┌─ Information given

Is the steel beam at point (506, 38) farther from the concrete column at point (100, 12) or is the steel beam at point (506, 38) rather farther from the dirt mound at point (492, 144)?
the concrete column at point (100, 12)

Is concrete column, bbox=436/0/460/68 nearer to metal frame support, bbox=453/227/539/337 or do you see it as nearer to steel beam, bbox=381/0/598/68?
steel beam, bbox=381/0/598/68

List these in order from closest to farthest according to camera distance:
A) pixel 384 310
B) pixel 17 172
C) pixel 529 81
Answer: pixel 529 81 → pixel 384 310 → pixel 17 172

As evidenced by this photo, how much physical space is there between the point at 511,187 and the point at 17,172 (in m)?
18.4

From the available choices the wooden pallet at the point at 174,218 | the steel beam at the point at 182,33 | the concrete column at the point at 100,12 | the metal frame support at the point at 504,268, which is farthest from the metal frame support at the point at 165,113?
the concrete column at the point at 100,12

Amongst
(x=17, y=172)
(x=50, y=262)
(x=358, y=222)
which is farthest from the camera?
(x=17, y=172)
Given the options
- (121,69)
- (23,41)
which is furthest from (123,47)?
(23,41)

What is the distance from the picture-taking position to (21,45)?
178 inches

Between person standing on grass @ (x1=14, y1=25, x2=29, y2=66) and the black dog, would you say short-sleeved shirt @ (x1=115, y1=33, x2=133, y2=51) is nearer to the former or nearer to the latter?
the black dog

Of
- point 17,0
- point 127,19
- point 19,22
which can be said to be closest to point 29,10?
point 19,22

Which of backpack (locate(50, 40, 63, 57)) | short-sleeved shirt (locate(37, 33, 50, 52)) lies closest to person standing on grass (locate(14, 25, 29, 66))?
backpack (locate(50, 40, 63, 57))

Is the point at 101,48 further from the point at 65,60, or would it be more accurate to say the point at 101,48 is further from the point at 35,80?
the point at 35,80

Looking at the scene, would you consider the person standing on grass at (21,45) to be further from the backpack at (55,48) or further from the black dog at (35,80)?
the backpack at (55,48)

└─

→ **Problem details**
Print the lines from the one containing "Which of backpack" through the end of the Records, exactly as they appear.

→ **Correct answer**
Which of backpack (locate(50, 40, 63, 57)) | short-sleeved shirt (locate(37, 33, 50, 52)) lies closest to person standing on grass (locate(14, 25, 29, 66))?
backpack (locate(50, 40, 63, 57))

Is the point at 101,48 further from the point at 65,60, or would it be more accurate to say the point at 101,48 is further from the point at 35,80?
the point at 35,80

Looking at the scene, would you consider the person standing on grass at (21,45) to be further from the backpack at (55,48) or further from the black dog at (35,80)?
the backpack at (55,48)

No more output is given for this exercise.